(Entries from a dataset)
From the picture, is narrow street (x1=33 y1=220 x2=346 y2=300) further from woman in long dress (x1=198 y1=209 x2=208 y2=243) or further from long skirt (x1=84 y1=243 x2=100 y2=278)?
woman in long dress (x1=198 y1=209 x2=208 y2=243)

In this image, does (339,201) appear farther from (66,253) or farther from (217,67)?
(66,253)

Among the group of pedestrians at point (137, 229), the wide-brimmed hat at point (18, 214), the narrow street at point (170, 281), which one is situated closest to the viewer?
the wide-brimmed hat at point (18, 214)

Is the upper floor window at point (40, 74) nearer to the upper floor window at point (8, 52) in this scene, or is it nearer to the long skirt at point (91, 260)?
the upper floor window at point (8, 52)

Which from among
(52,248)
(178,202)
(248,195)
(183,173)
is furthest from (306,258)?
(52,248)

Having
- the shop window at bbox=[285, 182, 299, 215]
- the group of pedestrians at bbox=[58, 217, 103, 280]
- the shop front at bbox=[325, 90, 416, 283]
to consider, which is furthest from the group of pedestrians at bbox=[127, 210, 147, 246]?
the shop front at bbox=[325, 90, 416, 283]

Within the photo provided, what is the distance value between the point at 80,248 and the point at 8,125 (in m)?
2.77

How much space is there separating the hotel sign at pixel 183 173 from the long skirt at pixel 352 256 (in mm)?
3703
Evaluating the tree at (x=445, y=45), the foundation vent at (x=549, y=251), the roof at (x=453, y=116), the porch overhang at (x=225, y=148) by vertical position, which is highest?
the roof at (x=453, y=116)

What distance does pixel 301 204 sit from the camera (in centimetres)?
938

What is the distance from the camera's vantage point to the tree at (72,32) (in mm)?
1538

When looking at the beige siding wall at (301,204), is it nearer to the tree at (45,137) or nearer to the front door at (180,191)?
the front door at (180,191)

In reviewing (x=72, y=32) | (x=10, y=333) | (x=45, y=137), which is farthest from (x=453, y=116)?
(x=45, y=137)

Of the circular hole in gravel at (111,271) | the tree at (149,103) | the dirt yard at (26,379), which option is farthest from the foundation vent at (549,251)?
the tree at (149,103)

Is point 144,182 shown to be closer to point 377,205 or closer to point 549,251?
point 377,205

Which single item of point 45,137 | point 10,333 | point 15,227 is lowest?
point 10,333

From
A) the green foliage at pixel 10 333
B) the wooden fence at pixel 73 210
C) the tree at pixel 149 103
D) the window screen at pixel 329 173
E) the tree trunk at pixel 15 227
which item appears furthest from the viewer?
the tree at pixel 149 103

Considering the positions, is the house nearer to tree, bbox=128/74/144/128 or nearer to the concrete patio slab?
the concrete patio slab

Problem requirements:
Recast the lines of the listing, from the line containing "Considering the positions, is" through the end of the listing, as a Markdown table with the columns Row and Listing Line, omitting blank lines.

Answer for the task:
| Row | Listing Line |
|---|---|
| 1 | Considering the positions, is the house nearer to tree, bbox=128/74/144/128 or nearer to the concrete patio slab? |
| 2 | the concrete patio slab |